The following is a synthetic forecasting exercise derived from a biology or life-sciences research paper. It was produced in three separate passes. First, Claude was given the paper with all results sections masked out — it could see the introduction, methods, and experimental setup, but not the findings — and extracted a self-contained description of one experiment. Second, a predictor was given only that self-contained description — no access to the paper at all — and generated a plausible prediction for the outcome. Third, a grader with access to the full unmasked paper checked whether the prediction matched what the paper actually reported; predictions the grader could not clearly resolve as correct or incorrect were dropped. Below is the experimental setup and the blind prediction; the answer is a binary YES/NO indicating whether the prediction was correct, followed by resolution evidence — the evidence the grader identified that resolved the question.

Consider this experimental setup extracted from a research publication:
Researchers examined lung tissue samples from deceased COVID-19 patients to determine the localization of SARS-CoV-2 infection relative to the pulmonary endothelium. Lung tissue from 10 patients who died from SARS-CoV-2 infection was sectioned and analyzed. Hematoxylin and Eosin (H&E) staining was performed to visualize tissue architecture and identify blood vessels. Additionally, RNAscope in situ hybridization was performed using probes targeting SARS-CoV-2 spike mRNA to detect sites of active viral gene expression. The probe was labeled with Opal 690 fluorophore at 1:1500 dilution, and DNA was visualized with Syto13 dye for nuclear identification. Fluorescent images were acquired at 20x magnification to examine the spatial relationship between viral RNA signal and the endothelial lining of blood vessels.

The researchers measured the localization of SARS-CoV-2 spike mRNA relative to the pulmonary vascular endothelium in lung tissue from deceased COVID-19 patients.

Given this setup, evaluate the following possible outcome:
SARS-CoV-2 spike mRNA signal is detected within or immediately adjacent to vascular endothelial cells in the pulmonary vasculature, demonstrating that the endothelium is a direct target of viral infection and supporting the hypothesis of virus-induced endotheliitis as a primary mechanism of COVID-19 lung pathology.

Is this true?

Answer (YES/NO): NO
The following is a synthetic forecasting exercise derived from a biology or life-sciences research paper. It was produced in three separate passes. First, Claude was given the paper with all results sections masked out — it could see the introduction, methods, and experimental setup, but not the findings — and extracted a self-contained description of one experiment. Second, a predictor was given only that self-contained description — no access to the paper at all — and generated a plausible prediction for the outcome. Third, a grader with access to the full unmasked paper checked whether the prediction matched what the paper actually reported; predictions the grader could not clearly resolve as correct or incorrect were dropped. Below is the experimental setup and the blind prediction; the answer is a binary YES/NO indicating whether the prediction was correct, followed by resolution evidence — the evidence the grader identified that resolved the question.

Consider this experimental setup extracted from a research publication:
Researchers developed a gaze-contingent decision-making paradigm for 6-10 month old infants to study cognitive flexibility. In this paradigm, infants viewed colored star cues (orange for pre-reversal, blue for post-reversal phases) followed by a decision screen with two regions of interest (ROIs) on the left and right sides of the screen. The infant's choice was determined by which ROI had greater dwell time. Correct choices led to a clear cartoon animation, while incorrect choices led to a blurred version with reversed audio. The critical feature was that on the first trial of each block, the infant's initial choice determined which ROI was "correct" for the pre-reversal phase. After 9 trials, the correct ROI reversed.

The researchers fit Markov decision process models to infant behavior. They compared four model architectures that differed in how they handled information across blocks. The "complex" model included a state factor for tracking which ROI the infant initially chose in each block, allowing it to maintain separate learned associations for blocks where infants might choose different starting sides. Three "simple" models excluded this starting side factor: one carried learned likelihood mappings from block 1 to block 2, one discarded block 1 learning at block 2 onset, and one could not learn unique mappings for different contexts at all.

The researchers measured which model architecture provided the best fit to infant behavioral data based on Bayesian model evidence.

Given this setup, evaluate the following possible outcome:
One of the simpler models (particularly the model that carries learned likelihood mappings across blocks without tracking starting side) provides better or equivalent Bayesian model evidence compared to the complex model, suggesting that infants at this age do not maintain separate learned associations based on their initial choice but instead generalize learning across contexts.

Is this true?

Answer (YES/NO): NO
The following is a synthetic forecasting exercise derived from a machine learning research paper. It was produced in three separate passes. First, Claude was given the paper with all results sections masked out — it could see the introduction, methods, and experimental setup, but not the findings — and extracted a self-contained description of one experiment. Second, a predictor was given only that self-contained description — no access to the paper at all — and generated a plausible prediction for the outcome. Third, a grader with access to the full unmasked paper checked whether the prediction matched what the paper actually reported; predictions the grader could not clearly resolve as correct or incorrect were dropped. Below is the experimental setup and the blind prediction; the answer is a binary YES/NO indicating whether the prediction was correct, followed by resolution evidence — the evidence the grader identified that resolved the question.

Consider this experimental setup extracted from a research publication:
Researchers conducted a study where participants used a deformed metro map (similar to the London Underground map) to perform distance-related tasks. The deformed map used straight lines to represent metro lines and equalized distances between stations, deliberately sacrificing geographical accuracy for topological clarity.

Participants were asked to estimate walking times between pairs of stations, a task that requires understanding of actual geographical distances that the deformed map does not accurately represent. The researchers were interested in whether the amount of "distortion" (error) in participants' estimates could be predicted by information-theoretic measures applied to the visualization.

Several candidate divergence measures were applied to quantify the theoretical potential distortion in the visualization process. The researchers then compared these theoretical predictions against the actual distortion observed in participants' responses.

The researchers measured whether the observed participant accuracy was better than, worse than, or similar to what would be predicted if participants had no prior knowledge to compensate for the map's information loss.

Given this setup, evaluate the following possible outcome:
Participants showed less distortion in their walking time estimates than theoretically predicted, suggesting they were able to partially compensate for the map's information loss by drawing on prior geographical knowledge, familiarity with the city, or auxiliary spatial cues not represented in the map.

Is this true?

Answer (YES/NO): YES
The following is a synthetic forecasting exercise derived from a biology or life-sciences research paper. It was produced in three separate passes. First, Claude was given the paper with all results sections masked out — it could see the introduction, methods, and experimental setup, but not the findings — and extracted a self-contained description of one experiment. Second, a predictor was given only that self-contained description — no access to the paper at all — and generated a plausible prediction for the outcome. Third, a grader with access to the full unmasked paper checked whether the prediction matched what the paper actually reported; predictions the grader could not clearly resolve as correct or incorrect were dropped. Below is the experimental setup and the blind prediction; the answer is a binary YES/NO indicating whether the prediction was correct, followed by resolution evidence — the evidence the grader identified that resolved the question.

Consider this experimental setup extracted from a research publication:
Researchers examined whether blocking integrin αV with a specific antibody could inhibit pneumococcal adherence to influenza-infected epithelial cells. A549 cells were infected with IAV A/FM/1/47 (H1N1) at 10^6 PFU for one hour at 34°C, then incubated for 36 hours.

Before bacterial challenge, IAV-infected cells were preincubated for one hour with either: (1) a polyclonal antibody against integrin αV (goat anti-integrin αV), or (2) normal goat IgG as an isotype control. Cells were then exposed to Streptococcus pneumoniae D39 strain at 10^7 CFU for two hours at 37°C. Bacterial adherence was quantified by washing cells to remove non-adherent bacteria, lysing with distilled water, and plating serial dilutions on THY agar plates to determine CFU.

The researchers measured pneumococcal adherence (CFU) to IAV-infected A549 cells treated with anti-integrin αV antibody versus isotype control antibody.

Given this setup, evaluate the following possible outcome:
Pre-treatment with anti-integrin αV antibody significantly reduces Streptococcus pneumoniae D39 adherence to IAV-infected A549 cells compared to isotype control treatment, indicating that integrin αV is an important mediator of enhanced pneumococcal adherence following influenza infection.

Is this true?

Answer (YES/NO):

**INSTRUCTIONS FOR THE TASK**
Please print each entry once more, exactly as it reads.

**SOLUTION FOR THIS TASK**
The following is a synthetic forecasting exercise derived from a biology or life-sciences research paper. It was produced in three separate passes. First, Claude was given the paper with all results sections masked out — it could see the introduction, methods, and experimental setup, but not the findings — and extracted a self-contained description of one experiment. Second, a predictor was given only that self-contained description — no access to the paper at all — and generated a plausible prediction for the outcome. Third, a grader with access to the full unmasked paper checked whether the prediction matched what the paper actually reported; predictions the grader could not clearly resolve as correct or incorrect were dropped. Below is the experimental setup and the blind prediction; the answer is a binary YES/NO indicating whether the prediction was correct, followed by resolution evidence — the evidence the grader identified that resolved the question.

Consider this experimental setup extracted from a research publication:
Researchers examined lung tissue samples from deceased COVID-19 patients to determine the localization of SARS-CoV-2 infection relative to the pulmonary endothelium. Lung tissue from 10 patients who died from SARS-CoV-2 infection was sectioned and analyzed. Hematoxylin and Eosin (H&E) staining was performed to visualize tissue architecture and identify blood vessels. Additionally, RNAscope in situ hybridization was performed using probes targeting SARS-CoV-2 spike mRNA to detect sites of active viral gene expression. The probe was labeled with Opal 690 fluorophore at 1:1500 dilution, and DNA was visualized with Syto13 dye for nuclear identification. Fluorescent images were acquired at 20x magnification to examine the spatial relationship between viral RNA signal and the endothelial lining of blood vessels.

The researchers measured the localization of SARS-CoV-2 spike mRNA relative to the pulmonary vascular endothelium in lung tissue from deceased COVID-19 patients.

Given this setup, evaluate the following possible outcome:
SARS-CoV-2 spike mRNA signal is detected within or immediately adjacent to vascular endothelial cells in the pulmonary vasculature, demonstrating that the endothelium is a direct target of viral infection and supporting the hypothesis of virus-induced endotheliitis as a primary mechanism of COVID-19 lung pathology.

Is this true?

Answer (YES/NO): NO
The following is a synthetic forecasting exercise derived from a biology or life-sciences research paper. It was produced in three separate passes. First, Claude was given the paper with all results sections masked out — it could see the introduction, methods, and experimental setup, but not the findings — and extracted a self-contained description of one experiment. Second, a predictor was given only that self-contained description — no access to the paper at all — and generated a plausible prediction for the outcome. Third, a grader with access to the full unmasked paper checked whether the prediction matched what the paper actually reported; predictions the grader could not clearly resolve as correct or incorrect were dropped. Below is the experimental setup and the blind prediction; the answer is a binary YES/NO indicating whether the prediction was correct, followed by resolution evidence — the evidence the grader identified that resolved the question.

Consider this experimental setup extracted from a research publication:
Researchers developed a gaze-contingent decision-making paradigm for 6-10 month old infants to study cognitive flexibility. In this paradigm, infants viewed colored star cues (orange for pre-reversal, blue for post-reversal phases) followed by a decision screen with two regions of interest (ROIs) on the left and right sides of the screen. The infant's choice was determined by which ROI had greater dwell time. Correct choices led to a clear cartoon animation, while incorrect choices led to a blurred version with reversed audio. The critical feature was that on the first trial of each block, the infant's initial choice determined which ROI was "correct" for the pre-reversal phase. After 9 trials, the correct ROI reversed.

The researchers fit Markov decision process models to infant behavior. They compared four model architectures that differed in how they handled information across blocks. The "complex" model included a state factor for tracking which ROI the infant initially chose in each block, allowing it to maintain separate learned associations for blocks where infants might choose different starting sides. Three "simple" models excluded this starting side factor: one carried learned likelihood mappings from block 1 to block 2, one discarded block 1 learning at block 2 onset, and one could not learn unique mappings for different contexts at all.

The researchers measured which model architecture provided the best fit to infant behavioral data based on Bayesian model evidence.

Given this setup, evaluate the following possible outcome:
One of the simpler models (particularly the model that carries learned likelihood mappings across blocks without tracking starting side) provides better or equivalent Bayesian model evidence compared to the complex model, suggesting that infants at this age do not maintain separate learned associations based on their initial choice but instead generalize learning across contexts.

Is this true?

Answer (YES/NO): NO
The following is a synthetic forecasting exercise derived from a machine learning research paper. It was produced in three separate passes. First, Claude was given the paper with all results sections masked out — it could see the introduction, methods, and experimental setup, but not the findings — and extracted a self-contained description of one experiment. Second, a predictor was given only that self-contained description — no access to the paper at all — and generated a plausible prediction for the outcome. Third, a grader with access to the full unmasked paper checked whether the prediction matched what the paper actually reported; predictions the grader could not clearly resolve as correct or incorrect were dropped. Below is the experimental setup and the blind prediction; the answer is a binary YES/NO indicating whether the prediction was correct, followed by resolution evidence — the evidence the grader identified that resolved the question.

Consider this experimental setup extracted from a research publication:
Researchers conducted a study where participants used a deformed metro map (similar to the London Underground map) to perform distance-related tasks. The deformed map used straight lines to represent metro lines and equalized distances between stations, deliberately sacrificing geographical accuracy for topological clarity.

Participants were asked to estimate walking times between pairs of stations, a task that requires understanding of actual geographical distances that the deformed map does not accurately represent. The researchers were interested in whether the amount of "distortion" (error) in participants' estimates could be predicted by information-theoretic measures applied to the visualization.

Several candidate divergence measures were applied to quantify the theoretical potential distortion in the visualization process. The researchers then compared these theoretical predictions against the actual distortion observed in participants' responses.

The researchers measured whether the observed participant accuracy was better than, worse than, or similar to what would be predicted if participants had no prior knowledge to compensate for the map's information loss.

Given this setup, evaluate the following possible outcome:
Participants showed less distortion in their walking time estimates than theoretically predicted, suggesting they were able to partially compensate for the map's information loss by drawing on prior geographical knowledge, familiarity with the city, or auxiliary spatial cues not represented in the map.

Is this true?

Answer (YES/NO): YES
The following is a synthetic forecasting exercise derived from a biology or life-sciences research paper. It was produced in three separate passes. First, Claude was given the paper with all results sections masked out — it could see the introduction, methods, and experimental setup, but not the findings — and extracted a self-contained description of one experiment. Second, a predictor was given only that self-contained description — no access to the paper at all — and generated a plausible prediction for the outcome. Third, a grader with access to the full unmasked paper checked whether the prediction matched what the paper actually reported; predictions the grader could not clearly resolve as correct or incorrect were dropped. Below is the experimental setup and the blind prediction; the answer is a binary YES/NO indicating whether the prediction was correct, followed by resolution evidence — the evidence the grader identified that resolved the question.

Consider this experimental setup extracted from a research publication:
Researchers examined whether blocking integrin αV with a specific antibody could inhibit pneumococcal adherence to influenza-infected epithelial cells. A549 cells were infected with IAV A/FM/1/47 (H1N1) at 10^6 PFU for one hour at 34°C, then incubated for 36 hours.

Before bacterial challenge, IAV-infected cells were preincubated for one hour with either: (1) a polyclonal antibody against integrin αV (goat anti-integrin αV), or (2) normal goat IgG as an isotype control. Cells were then exposed to Streptococcus pneumoniae D39 strain at 10^7 CFU for two hours at 37°C. Bacterial adherence was quantified by washing cells to remove non-adherent bacteria, lysing with distilled water, and plating serial dilutions on THY agar plates to determine CFU.

The researchers measured pneumococcal adherence (CFU) to IAV-infected A549 cells treated with anti-integrin αV antibody versus isotype control antibody.

Given this setup, evaluate the following possible outcome:
Pre-treatment with anti-integrin αV antibody significantly reduces Streptococcus pneumoniae D39 adherence to IAV-infected A549 cells compared to isotype control treatment, indicating that integrin αV is an important mediator of enhanced pneumococcal adherence following influenza infection.

Is this true?

Answer (YES/NO):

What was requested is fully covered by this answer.